Yesterday the Malta Business Registry issued a guidance document to provide information and guidance in relation to the Register of Beneficial Owners of Commercial Partnerships in terms of the Companies Act.

Article 30 of the 4th Anti-Money Laundering Directive in relation to the Register of Beneficial Owners of Commercial Partnerships was transposed into Maltese law by virtue of Legal Notice 374 of 2017 titled "Companies Act (Register of Beneficial Owners) Regulations", and provides that commercial partnerships are to maintain information of their beneficial owners and to file the said information with the Malta Business Registry (MBR).

Article 2 of the Companies Act defines a commercial partnership as a company, or any other commercial partnership formed and registered under the Companies Act. The MBR's Register of Beneficial Owners does not replace the obligation of the partnership to maintain its own beneficial ownership register.

What information is to be reported?

Every company (or partnership) is to obtain and hold accurate and up to date information in respect of each beneficial owner which information shall include the following particulars:

  • The name, the date of birth, the nationality, the country of residence and an official identification document number indicating the type of document and the country of issue;
  • The nature and extent of the beneficial interest held by each beneficial owner and any changes thereto; and
  • The effective date on which a natural person became, or ceased to be, a beneficial owner of the company or has increased or reduced his beneficial interest in the company

What is understood by Beneficial Owner?

Article 2 of the Companies Act (Register of Beneficial Owners) Regulations states that 'beneficial owner' shall have the meaning assigned to it under the Prevention of Money Laundering and Funding of Terrorism Regulations, subsidiary legislation 373.01. The latter defines beneficial owner as any natural person or persons who ultimately own or control the commercial partnership, or the natural person or persons on whose behalf a transaction or activity is being conducted. In the case of a body corporate or a body of persons, the beneficial owner shall consist of:

  • any natural person or persons who ultimately own or control that body corporate or body of persons through direct or indirect ownership of 25% +1 or more of the shares or more than 25% of the voting rights or an ownership interest of more than 25% in that body corporate or body of persons, including through bearer share holdings, or
  • through control via other means, other than a company that is listed on a regulated market which is subject to disclosure requirements consistent with European Union law or equivalent international standards which ensure adequate transparency of ownership information.

A shareholding of 25% + 1 share or more, or the holding of an ownership interest or voting rights of more than 25% in the customer shall be an indication of direct ownership when held directly by a natural person, and of indirect ownership when held by one or more bodies corporate or body of persons or through a trust or a similar legal arrangement, or a combination thereof.
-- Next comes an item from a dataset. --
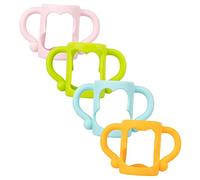 ERINGOGO Silicone Bottle Handle Grip Set for Infant Feeding Bottles 4pcs for Easy Holding and Feeding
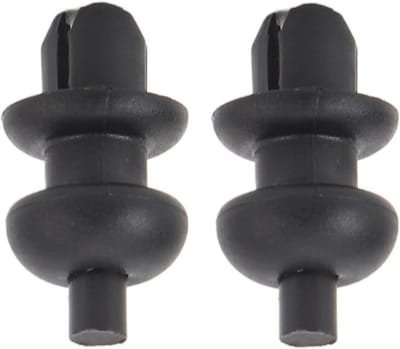 Gordelclip Bagagerek - Riemclip Kofferbak - Bagage Bevestigen - Eenvoudige Vervanging - 2 Stuks - Zwart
If after having exhausted all possible means and provided there are no grounds of suspicion, no beneficial owner has been identified, subject persons shall consider the natural person or persons who hold the position of senior managing official or officials to be the beneficial owners, and shall keep a record of the actions taken and any difficulties encountered to determine who the beneficial owner is.

Useful guidelines:

  • The beneficial owner must always be a natural person – an individual. One cannot identify and report a company as the beneficial owner of another company. It is very common to have shares in a company held by one or more companies. In such case, one needs to identify the beneficial owners of such companies, therefore, the individual/s who through the intermediate companies owns 25%+1 of the shares in the company. As already mentioned, if no individual is identified who holds 25%+1 of the shares in the company, then the individuals who hold the position of senior managing officials are to be reported in the Register of Beneficial Owners.
  • The 25%+1 percentage test is not only in relation to the ownership of the shares, but one must also consider the control of the voting rights, ownership interest and control via other means.
  • When the shares of a company are subject to the rights of usufruct, pledge or guarantee, one is to determine whether the usufructuary, pledgee or guarantee have been given the right to determine how voting rights are to be exercised or any other special rights in the agreement establishing such a relationship. Should they have been provided voting rights or any other special right, then apart from the shareholder, one is also to report the individual having such additional rights.
  • When there is a cell company, one is to consider all the shareholders of the company including those who may be holding shares only in the cells since the creation of a cell does not result in a separate body but rather in the segregation of assets.
  • If an officer, shareholder, beneficial owner of a company provides the Registrar with false information on the beneficial ownership, fails to keep record of beneficial owners, fails to provide information to the Registrar about a change in beneficial ownership or fails to submit the annual confirmation of details, he or she shall be guilty of an offence and liable to a fine (multa) not exceeding €5,000 and daily default penalty which shall be due for every day during which the default continues and shall accrue from the day following that on which the default occurs.

The content of this article is intended to provide a general guide to the subject matter. Specialist advice should be sought about your specific circumstances.